This is a guest contribution written by Ben Reynolds at Sure Dividend. Sure Dividend uses The 8 Rules of Dividend Investing to build high quality dividend growth portfolios.
The financial community likes to segregate investments into different styles.
You have ‘value’ investments, ‘growth’ investments, ‘income or high yield’ investments, etcetera.
In my view, this is much ado about nothing. It is true that different investors have different needs. An investor in their early 20’s isn’t going to need the same level of current income as a retired 70 year old investor.
At the end of the day, all investors are looking for the same thing: The maximum amount of total return for a given level of risk and income.
Whether that return comes from the price-to-earnings ratio rising from 10 to 20 or from the company growing its earnings-per-share by 100% shouldn’t matter.
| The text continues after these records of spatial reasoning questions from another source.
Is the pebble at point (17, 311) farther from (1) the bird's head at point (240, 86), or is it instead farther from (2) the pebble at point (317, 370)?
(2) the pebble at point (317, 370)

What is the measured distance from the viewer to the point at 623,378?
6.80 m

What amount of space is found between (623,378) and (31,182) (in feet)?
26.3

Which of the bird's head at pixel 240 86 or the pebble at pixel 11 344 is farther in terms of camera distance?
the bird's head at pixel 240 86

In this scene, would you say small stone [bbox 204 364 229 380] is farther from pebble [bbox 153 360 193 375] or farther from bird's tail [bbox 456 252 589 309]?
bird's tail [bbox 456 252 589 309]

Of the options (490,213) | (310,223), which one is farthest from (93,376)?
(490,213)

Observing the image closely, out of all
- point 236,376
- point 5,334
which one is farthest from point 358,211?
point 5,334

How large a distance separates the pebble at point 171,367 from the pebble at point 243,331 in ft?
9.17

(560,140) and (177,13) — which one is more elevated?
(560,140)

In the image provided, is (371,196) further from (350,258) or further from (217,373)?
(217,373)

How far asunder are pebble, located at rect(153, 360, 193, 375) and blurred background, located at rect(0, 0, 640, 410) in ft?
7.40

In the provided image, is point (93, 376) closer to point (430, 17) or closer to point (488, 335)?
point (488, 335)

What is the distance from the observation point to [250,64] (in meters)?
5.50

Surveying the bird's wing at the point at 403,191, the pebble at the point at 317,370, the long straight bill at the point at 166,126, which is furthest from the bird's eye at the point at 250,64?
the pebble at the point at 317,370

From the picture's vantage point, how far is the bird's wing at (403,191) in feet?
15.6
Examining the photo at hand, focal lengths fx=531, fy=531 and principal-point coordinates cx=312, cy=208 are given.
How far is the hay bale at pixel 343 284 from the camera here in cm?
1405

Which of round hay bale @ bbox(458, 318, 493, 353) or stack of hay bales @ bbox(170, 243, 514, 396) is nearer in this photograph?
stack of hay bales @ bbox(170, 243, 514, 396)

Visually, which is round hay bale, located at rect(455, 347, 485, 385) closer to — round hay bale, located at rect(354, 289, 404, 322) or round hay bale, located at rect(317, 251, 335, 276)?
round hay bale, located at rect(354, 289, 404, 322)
This article gives an overview of value, growth, and dividend investing and shows how they culminate in dividend growth investing.
Value investing traces its roots back to Benjamin Graham. Graham is often called the ‘father of value investing’.
Graham’s approach was to look for ‘cigar butt stocks’ – stocks that had been discarded by the investing community but still had one ‘puff’ of value left in them.
An example would be a company whose assets less liabilities were worth more than its stock price. Graham devised a number of more in-depth strategies beyond the scope of this article, but the basic idea is to spend less than $1.00 on $1.00 worth of value.
So if a stock was trading for $10.00 per share, but had a value of $15.00 per share, it would be a good value. The quote below is from Benjamin Graham’s mentee, Warren Buffett:
“Long ago, Ben Graham taught me that ‘Price is what you pay; value is what you get.’ Whether we’re talking about socks or stocks, I like buying quality merchandise when it is marked down.”
Finding the true value – the ‘intrinsic value’ of a business is imprecise. You can never say exactly what the fair value of a business is, but you can come up with a reasonable estimate.
Some things are easy to quantify. A stock trading for less than its liquidation value is almost certainly undervalued.
Other items are more difficult to quantify. What is the value of the Coca-Cola (KO) brand, for instance? It’s a lot, but how much?
What is the value of quality? A company with a strong competitive advantage should trade at a premium to a marginal commoditized business, but how much?
The appeal to value investing is how tidy it looks – everything has a number. The downside is that just because something is given a number, it doesn’t mean it’s accurate.
Finding the intrinsic value of businesses worth significantly more than liquidation value is difficult and imprecise.